### Cel ćwiczenia
Przepisz fragment podanego tekstu między „LeExpedition 4.0” a „po mistrzowsku zaplanowany.”, włącznie, i zamień w nim „zimno” na „mokro”.

### Podany tekst
LeExpedition 4.0

bylo troche inaczej niz zwykle. bo po pierwsze zadnego swieta (na sile moglibysmy podciagnac pod niedziele). poza tym krotko. no i zimno. no i w sumie ta ostatnia pozycja stala sie bodajze argumentem ktory przechylil szale ze ruszylismy dupy jak i rowniez fakt nieruszania dawno dup byl tu nie bez znaczenia. postanowilismy zatem dupy ruszyc bo bylo zimno, dup nie ruszalismy dawno no i weekend z niedziela w tle. sklad oczywiscie starannie wyselekcjonowany, sciagniete posilki z miasta na Z i plan iscie po mistrzowsku zaplanowany.

### Przedstawione dane
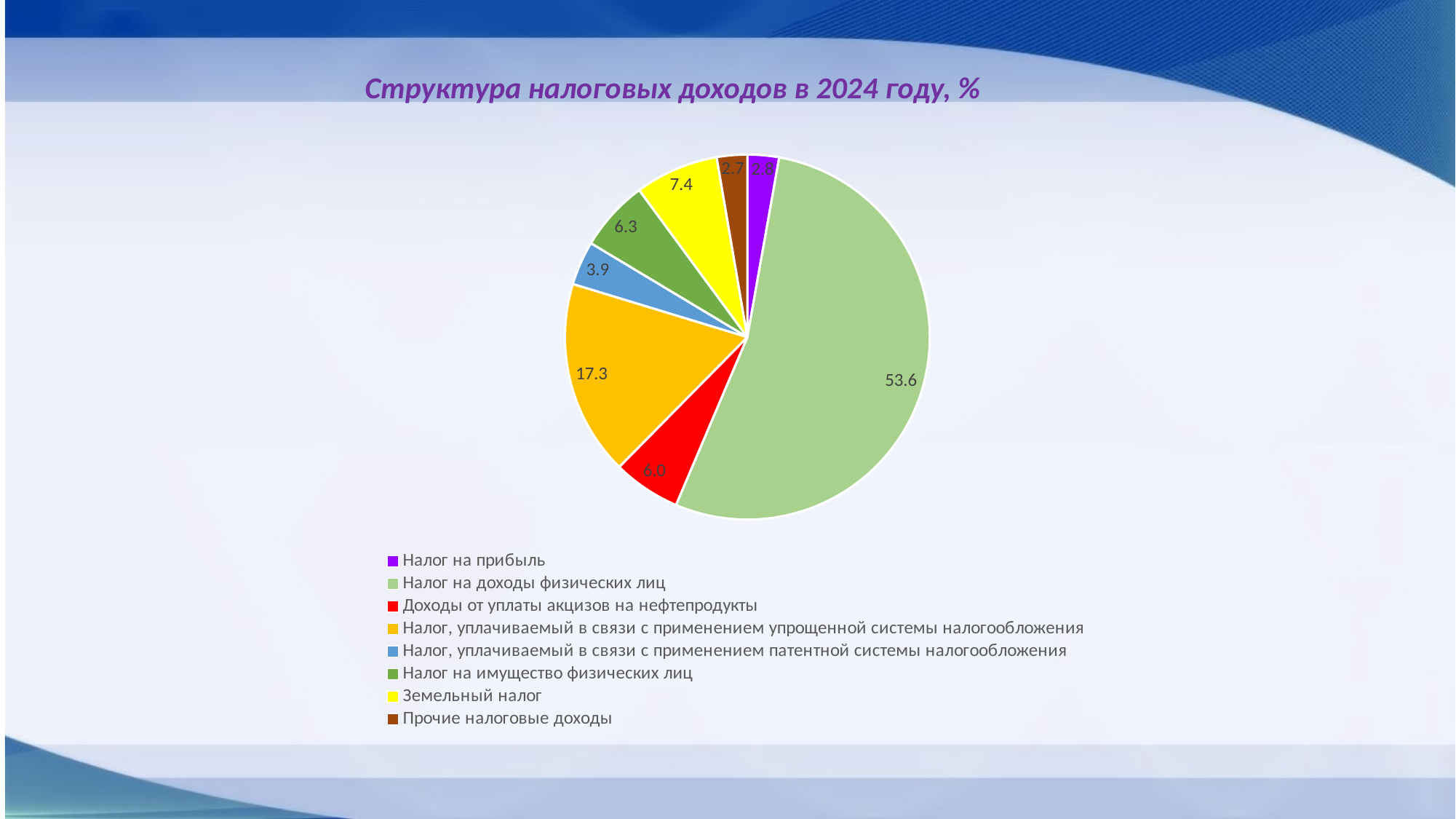
What colour is the slice for "Доходы от уплаты акцизов на нефтепродукты"? Red Which is larger: "Налог на имущество физических лиц" or "Налог, уплачиваемый в связи с применением патентной системы налогообложения"? Налог на имущество физических лиц What is the title of the chart? Структура налоговых доходов в 2024 году, % What share does "Налог на доходы физических лиц" have in the pie chart? 53.6 Which category has the smallest slice of the pie? Прочие налоговые доходы What type of chart is shown on the slide? Pie chart What is the value shown for "Земельный налог"? 7.4 How many categories does the legend list? 8 What is the difference between the values for "Налог, уплачиваемый в связи с применением упрощенной системы налогообложения" and "Доходы от уплаты акцизов на нефтепродукты"? 11.3 What is the value shown for "Налог, уплачиваемый в связи с применением упрощенной системы налогообложения"? 17.3 What is the value shown for "Налог на прибыль"? 2.8 Which category has the largest slice of the pie? Налог на доходы физических лиц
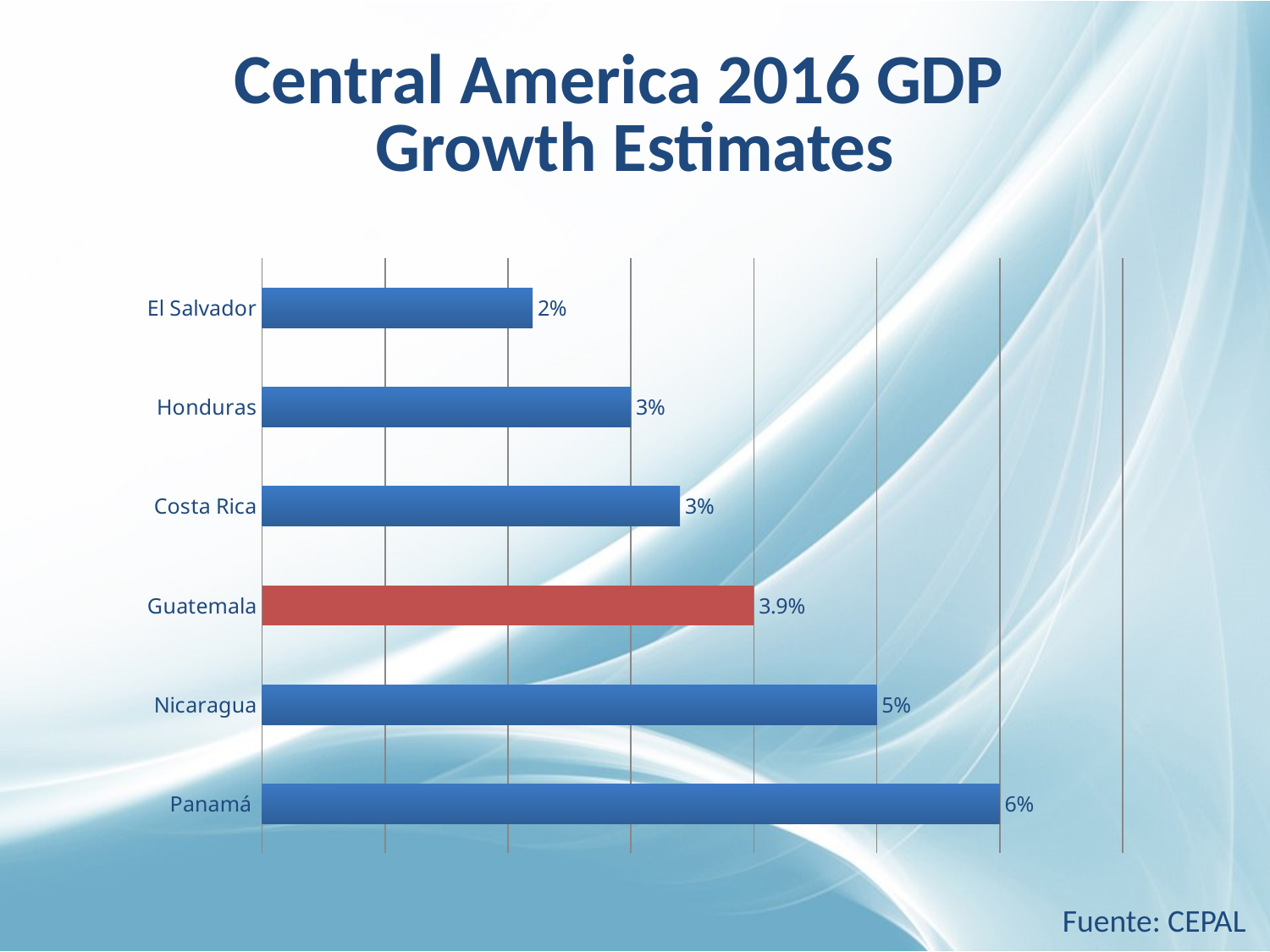
Which has a higher GDP growth estimate, Guatemala or Honduras? Guatemala What is the value shown for El Salvador? 2% Which country's bar is coloured red instead of blue? Guatemala What is the difference between the values for Nicaragua and Guatemala? 1.1% What is the value shown for Panamá? 6% How many countries are shown on the chart? 6 Which country has the highest GDP growth estimate on the chart? Panamá What kind of chart is shown on the slide? Bar chart Which country has the lowest GDP growth estimate on the chart? El Salvador What is the value shown for Nicaragua? 5% What is the 2016 GDP growth estimate shown for Guatemala? 3.9% What is the difference between the values for Panamá and El Salvador? 4%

### Odpowiedź
LeExpedition 4.0

bylo troche inaczej niz zwykle. bo po pierwsze zadnego swieta (na sile moglibysmy podciagnac pod niedziele). poza tym krotko. no i mokro. no i w sumie ta ostatnia pozycja stala sie bodajze argumentem ktory przechylil szale ze ruszylismy dupy jak i rowniez fakt nieruszania dawno dup byl tu nie bez znaczenia. postanowilismy zatem dupy ruszyc bo bylo mokro, dup nie ruszalismy dawno no i weekend z niedziela w tle. sklad oczywiscie starannie wyselekcjonowany, sciagniete posilki z miasta na Z i plan iscie po mistrzowsku zaplanowany.